Personal information
- Full name: Michael James Kennedy
- Date of birth: 3 February 1967 (age 58)
- Original team(s): Queanbeyan Tigers (ACTAFL)
- Draft: No. 41, 1987 national draft
- Height: 175 cm (5 ft 9 in)
- Weight: 69 kg (152 lb)
- Position(s): Rover

Playing career^{1}
- Years: Club / Games (Goals)
- 1988–90: Brisbane Bears (VFL) / 23 (3)
- 1991–93: West Adelaide (SANFL) / ? (?)
- ^{1} Playing statistics correct to the end of 1993.

Career highlights
- VFL debut with Brisbane Bears on 3 April 1988 v Collingwood at Carrara Oval; SANFL debut with West Adelaide on 18 May 1991; ACTAFL Mulrooney Medalist 1994; Queanbeyan Tigers Captain-Coach 1995;

= Michael Kennedy (footballer, born 1967) =

Australian rules footballer

Michael James Kennedy (born 3 February 1967) is a former Australian rules football player who played for the in the Victorian Football League (VFL).

Kennedy played his early football with Queanbeyan in the Australian Capital Territory Australian Football League (ACTAFL) and was an ACT representative at the 1988 Adelaide Bicentennial Carnival.
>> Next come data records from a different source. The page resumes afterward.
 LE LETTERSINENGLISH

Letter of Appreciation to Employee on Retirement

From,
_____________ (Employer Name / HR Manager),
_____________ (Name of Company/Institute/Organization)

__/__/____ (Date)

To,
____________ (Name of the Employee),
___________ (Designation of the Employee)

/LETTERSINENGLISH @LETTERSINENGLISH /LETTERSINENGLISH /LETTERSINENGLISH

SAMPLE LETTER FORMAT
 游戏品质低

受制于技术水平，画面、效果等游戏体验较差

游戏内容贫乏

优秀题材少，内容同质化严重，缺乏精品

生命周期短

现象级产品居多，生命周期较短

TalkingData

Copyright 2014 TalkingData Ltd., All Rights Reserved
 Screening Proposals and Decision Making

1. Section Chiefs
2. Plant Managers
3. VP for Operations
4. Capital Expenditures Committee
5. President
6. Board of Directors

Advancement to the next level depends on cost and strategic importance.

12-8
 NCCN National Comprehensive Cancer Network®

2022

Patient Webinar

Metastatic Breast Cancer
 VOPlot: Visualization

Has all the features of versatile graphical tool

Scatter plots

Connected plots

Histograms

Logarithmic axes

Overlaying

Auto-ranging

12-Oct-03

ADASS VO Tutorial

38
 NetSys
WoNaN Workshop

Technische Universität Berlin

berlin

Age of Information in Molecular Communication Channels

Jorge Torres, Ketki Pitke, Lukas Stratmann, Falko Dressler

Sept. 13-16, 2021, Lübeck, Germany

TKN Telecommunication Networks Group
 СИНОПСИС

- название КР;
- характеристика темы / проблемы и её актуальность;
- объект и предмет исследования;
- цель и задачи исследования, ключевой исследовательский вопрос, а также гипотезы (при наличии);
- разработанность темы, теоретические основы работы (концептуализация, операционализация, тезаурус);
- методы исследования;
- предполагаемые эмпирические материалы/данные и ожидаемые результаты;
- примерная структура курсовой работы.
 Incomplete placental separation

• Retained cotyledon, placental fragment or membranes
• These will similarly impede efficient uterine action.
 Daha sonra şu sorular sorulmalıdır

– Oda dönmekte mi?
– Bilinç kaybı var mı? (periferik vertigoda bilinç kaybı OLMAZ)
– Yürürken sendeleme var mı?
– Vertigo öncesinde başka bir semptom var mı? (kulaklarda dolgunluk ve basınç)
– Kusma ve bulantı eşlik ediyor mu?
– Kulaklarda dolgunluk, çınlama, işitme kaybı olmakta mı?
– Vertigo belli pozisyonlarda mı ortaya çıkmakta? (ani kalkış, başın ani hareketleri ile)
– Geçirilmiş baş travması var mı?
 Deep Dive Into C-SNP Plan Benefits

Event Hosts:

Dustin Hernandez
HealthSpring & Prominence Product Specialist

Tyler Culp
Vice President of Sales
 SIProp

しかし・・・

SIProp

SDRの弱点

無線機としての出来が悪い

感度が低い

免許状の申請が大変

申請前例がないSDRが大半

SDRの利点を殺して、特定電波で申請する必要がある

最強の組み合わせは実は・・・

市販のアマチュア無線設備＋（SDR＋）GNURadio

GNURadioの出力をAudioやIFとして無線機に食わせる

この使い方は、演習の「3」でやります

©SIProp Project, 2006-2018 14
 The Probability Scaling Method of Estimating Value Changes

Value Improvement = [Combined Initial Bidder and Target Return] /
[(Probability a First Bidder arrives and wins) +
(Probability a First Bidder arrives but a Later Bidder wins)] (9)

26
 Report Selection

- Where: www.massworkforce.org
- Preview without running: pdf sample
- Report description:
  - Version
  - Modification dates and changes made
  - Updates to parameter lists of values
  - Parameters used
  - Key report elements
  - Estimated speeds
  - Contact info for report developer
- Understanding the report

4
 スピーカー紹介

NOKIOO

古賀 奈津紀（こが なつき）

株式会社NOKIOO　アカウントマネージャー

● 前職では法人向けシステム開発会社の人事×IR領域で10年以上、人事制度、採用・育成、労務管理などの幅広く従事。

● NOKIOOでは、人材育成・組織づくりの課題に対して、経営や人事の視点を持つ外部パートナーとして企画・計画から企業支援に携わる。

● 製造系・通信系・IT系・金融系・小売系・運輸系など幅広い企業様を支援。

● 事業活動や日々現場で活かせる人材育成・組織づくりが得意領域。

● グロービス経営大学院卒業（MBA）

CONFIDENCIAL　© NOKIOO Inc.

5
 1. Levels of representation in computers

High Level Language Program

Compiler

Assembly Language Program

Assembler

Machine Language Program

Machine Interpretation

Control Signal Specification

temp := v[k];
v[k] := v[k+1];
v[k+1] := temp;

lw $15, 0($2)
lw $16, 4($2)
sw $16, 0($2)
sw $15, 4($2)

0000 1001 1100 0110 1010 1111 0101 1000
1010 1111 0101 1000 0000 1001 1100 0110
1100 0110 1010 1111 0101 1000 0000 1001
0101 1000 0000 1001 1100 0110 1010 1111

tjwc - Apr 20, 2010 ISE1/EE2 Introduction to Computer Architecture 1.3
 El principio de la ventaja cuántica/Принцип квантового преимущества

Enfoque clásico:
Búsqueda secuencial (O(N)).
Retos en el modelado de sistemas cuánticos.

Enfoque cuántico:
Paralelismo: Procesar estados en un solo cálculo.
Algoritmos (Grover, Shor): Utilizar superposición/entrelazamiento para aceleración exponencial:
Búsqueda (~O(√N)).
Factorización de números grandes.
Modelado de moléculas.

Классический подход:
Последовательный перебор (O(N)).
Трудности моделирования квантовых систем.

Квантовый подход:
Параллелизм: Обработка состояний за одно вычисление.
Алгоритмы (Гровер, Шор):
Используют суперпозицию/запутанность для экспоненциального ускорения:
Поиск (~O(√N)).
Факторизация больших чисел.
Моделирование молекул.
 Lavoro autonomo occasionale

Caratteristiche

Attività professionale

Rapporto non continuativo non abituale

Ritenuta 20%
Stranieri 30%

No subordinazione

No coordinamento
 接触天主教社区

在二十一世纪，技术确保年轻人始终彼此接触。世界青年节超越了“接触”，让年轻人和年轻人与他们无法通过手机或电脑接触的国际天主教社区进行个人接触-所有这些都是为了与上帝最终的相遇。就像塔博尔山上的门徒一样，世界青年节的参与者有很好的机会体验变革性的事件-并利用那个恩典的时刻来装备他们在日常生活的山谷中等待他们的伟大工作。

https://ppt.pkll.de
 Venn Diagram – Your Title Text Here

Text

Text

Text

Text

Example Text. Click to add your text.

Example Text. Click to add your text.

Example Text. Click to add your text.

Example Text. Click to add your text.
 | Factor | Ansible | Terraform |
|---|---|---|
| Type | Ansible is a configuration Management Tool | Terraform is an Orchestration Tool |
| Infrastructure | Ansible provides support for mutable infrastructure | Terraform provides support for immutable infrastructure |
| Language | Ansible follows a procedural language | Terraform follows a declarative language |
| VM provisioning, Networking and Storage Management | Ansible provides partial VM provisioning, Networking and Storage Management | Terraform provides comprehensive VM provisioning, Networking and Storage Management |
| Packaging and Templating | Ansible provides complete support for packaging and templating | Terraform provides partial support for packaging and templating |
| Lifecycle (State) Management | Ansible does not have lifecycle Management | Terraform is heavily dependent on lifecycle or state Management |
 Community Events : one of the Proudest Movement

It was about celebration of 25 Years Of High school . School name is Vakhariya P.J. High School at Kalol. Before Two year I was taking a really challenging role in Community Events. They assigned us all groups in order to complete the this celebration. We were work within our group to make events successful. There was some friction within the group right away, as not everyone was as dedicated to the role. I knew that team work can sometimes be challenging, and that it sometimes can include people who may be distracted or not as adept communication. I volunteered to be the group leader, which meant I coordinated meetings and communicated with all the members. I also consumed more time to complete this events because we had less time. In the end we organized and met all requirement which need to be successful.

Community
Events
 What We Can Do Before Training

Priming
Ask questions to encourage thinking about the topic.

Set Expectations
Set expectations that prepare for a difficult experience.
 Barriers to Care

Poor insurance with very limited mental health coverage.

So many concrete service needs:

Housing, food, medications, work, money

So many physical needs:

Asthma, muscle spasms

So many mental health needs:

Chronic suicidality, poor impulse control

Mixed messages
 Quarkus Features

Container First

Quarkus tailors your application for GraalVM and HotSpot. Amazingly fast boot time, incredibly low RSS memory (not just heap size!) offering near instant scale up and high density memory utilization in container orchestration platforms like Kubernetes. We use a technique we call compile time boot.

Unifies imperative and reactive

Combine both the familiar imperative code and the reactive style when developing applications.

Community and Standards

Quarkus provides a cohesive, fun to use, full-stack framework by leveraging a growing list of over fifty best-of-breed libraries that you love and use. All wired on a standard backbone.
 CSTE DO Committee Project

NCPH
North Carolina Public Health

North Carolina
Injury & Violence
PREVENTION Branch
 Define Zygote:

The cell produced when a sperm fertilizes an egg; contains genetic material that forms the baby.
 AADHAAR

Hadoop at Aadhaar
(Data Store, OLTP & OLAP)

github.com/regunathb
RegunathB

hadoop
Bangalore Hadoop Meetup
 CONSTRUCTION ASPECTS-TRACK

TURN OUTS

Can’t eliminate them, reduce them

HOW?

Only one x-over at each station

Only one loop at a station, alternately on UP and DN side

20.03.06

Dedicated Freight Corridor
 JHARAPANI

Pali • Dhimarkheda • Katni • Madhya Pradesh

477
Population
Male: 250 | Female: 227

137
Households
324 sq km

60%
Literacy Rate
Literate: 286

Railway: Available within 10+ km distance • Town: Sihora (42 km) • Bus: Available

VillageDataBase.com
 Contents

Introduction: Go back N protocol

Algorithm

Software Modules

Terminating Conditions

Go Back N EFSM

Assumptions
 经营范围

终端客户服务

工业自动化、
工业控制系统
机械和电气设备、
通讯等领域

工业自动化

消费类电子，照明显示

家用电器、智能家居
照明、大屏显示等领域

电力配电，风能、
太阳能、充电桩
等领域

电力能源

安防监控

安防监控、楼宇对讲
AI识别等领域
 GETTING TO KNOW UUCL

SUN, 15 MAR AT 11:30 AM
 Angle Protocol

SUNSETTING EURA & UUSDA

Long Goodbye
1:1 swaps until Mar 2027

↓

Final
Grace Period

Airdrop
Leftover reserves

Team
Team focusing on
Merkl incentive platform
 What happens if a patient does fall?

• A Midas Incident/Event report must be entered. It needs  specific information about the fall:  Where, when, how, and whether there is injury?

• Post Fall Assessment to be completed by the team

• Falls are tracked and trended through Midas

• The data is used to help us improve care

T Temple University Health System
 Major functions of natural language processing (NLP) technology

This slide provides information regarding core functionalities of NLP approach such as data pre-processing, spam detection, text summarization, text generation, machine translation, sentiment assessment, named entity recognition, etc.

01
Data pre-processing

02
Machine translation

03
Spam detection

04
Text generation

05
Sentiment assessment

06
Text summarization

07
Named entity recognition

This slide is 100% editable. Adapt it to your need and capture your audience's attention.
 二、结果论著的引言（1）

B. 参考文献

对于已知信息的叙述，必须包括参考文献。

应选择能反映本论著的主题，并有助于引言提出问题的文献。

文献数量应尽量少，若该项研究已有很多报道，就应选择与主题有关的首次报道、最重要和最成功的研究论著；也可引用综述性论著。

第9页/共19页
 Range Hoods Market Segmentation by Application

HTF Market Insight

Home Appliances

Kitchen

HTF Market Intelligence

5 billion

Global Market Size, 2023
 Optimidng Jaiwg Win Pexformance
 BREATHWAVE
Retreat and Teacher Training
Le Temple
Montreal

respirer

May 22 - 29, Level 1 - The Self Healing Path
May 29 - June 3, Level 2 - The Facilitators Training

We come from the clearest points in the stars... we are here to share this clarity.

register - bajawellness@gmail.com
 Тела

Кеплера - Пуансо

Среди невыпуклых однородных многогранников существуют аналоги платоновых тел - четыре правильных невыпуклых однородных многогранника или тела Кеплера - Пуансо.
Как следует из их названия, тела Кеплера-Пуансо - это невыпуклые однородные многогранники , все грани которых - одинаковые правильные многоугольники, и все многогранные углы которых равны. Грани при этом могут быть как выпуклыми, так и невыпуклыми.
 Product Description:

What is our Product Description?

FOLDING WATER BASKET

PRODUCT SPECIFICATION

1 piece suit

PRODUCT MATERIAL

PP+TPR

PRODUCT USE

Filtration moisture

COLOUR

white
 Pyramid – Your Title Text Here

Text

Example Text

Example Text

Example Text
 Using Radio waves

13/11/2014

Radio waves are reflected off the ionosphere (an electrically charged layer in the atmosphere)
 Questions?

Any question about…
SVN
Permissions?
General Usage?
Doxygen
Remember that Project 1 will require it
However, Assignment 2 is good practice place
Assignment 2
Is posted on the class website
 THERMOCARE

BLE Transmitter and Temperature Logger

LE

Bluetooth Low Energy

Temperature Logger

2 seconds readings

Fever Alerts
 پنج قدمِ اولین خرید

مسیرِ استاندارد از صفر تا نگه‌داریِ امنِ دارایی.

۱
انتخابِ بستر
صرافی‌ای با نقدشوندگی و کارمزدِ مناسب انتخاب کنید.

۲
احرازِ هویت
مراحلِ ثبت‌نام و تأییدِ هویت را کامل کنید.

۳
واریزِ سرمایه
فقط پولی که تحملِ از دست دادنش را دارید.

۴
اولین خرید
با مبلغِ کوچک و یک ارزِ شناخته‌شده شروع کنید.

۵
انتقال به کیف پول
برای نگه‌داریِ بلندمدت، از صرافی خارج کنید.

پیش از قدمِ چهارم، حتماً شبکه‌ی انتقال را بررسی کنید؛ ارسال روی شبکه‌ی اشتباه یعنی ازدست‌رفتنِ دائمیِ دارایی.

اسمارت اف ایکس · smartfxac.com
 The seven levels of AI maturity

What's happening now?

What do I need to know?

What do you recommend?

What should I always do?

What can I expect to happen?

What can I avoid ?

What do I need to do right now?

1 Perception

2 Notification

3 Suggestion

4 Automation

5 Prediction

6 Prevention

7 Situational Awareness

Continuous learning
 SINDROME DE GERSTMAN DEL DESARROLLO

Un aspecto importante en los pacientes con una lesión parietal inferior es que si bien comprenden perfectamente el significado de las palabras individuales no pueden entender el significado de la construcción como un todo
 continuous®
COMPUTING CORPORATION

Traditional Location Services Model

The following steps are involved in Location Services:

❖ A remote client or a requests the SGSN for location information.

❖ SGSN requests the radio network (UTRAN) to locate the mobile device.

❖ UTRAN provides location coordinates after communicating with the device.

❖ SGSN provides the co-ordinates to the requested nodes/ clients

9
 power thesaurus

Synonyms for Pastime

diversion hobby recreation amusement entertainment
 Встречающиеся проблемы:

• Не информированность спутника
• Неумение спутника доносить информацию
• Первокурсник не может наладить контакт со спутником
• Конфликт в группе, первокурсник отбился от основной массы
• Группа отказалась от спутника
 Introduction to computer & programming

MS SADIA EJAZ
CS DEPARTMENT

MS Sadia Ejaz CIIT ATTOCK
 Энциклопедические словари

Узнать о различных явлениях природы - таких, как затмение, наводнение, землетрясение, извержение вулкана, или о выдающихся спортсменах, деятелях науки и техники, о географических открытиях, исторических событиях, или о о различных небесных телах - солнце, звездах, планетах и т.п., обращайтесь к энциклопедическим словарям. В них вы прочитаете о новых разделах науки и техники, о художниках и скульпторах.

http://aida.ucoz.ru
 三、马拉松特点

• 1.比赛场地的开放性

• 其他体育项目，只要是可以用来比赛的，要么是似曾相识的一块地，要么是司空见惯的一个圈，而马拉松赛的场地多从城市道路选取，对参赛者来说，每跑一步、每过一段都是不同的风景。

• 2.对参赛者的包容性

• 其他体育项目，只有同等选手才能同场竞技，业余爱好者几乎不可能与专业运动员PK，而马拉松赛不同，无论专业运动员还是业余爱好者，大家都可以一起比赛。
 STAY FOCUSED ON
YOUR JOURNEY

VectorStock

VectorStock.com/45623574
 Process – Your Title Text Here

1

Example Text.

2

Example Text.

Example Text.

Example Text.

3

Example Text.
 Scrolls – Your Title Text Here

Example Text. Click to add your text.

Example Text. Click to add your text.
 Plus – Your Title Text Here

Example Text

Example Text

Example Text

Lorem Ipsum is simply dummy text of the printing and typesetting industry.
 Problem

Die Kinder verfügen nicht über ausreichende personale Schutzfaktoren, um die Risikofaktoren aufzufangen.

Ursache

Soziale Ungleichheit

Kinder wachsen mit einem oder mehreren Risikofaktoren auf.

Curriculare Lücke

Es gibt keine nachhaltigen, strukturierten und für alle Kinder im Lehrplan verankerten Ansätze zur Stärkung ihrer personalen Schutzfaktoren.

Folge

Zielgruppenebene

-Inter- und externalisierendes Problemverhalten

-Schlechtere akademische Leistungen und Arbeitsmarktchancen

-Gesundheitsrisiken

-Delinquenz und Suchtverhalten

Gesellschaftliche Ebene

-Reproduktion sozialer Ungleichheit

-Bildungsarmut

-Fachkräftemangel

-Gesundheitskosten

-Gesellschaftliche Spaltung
Drafted by Brisbane at the 1987 VFL draft, Kennedy made his senior VFL debut in 1988 against Collingwood Football Club and in all spent three seasons with Brisbane for 23 games.

Delisted by Brisbane at the end of the 1990 AFL season, Kennedy was recruited by South Australian National Football League (SANFL) club West Adelaide and made his senior SANFL debut in May 1991 and played a key role in West Adelaide's run to the 1991 SANFL Grand Final, where they lost in a spiteful match to North Adelaide Football Club.

Kennedy left West Adelaide and returned to Queanbeyan in 1994, winning the ACTAFL's Best and Fairest award, the Mulrooney Medal, in his first season. He was appointed Queanbeyan captain-coach in 1995, lasting one season before continuing in a playing capacity until his retirement in 1997.